Anggota Badan Legislasi (Baleg) DPR RI Eva Monalisa saat mengikuti RDPU bersama Lembaga Manajemen Kolektif Nasional (LMKN) di Gedung Nusantara I, DPR RI, Senayan, Jakarta, Kamis (27/11/2025). Foto: Munchen/vel.
Anggota Badan Legislasi (Baleg) DPR RI Eva Monalisa saat mengikuti RDPU bersama Lembaga Manajemen Kolektif Nasional (LMKN) di Gedung Nusantara I, DPR RI, Senayan, Jakarta, Kamis (27/11/2025). Foto: Munchen/vel.


PARLEMENTARIA, Jakarta —
 Anggota Badan Legislasi (Baleg) DPR RI Eva Monalisa menyoroti status kelembagaan Lembaga Manajemen Kolektif Nasional (LMKN) yang dinilai belum memiliki posisi hukum yang tegas antara lembaga negara dan entitas swasta. Menurutnya, ketidakjelasan posisi tersebut berdampak langsung pada akuntabilitas pengelolaan keuangan, termasuk mekanisme audit atas royalti yang dihimpun.

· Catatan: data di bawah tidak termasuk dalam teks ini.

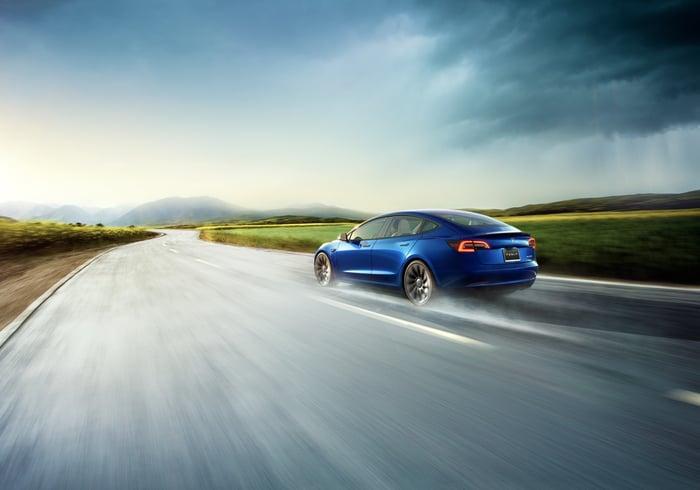 A blue Tesla Model 3 on the highway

Hal itu disampaikan Eva dalam Rapat Dengar Pendapat Umum (RDPU) Baleg DPR RI bersama Lembaga Manajemen Kolektif Nasional (LMKN) dalam rangka harmonisasi RUU tentang Perubahan Undang-Undang Nomor 28 Tahun 2014 mengenai Hak Cipta di Gedung Nusantara I, DPR RI, Senayan, Jakarta, Kamis (27/11/2025). 

“LMK ini kan memang belum jelas status kelembagaannya karena masih di tengah-tengah. Di lembaga negara dia belum benar-benar statusnya, di swasta juga belum. Jadi, yang saya soroti adalah bagaimana dia bisa melakukan pungutan (uang) kalau dia bukan seperti lembaga keuangan yang harus ada auditnya,” ujar Eva.

Legislator asal Jawa Tengah III itu menyatakan bahwa sebelum LMKN diberikan ruang lebih besar untuk melakukan penarikan dan distribusi royalti, perlu ada kepastian terlebih dahulu mengenai sistem pengawasan keuangan yang berlaku. 

Ia mencontohkan beberapa lembaga keuangan formal yang memiliki skema audit terstruktur, mulai dari Otoritas Jasa Keuangan (OJK) hingga Badan Pemeriksa Keuangan (BPK). Namun dalam konteks LMKN, model pengawasan belum sepenuhnya terdefinisikan. 

Kondisi tersebut dinilai berpotensi menimbulkan celah dalam tata kelola keuangan jika kewenangan penghimpunan royalti terus diperluas tanpa dasar audit yang kuat.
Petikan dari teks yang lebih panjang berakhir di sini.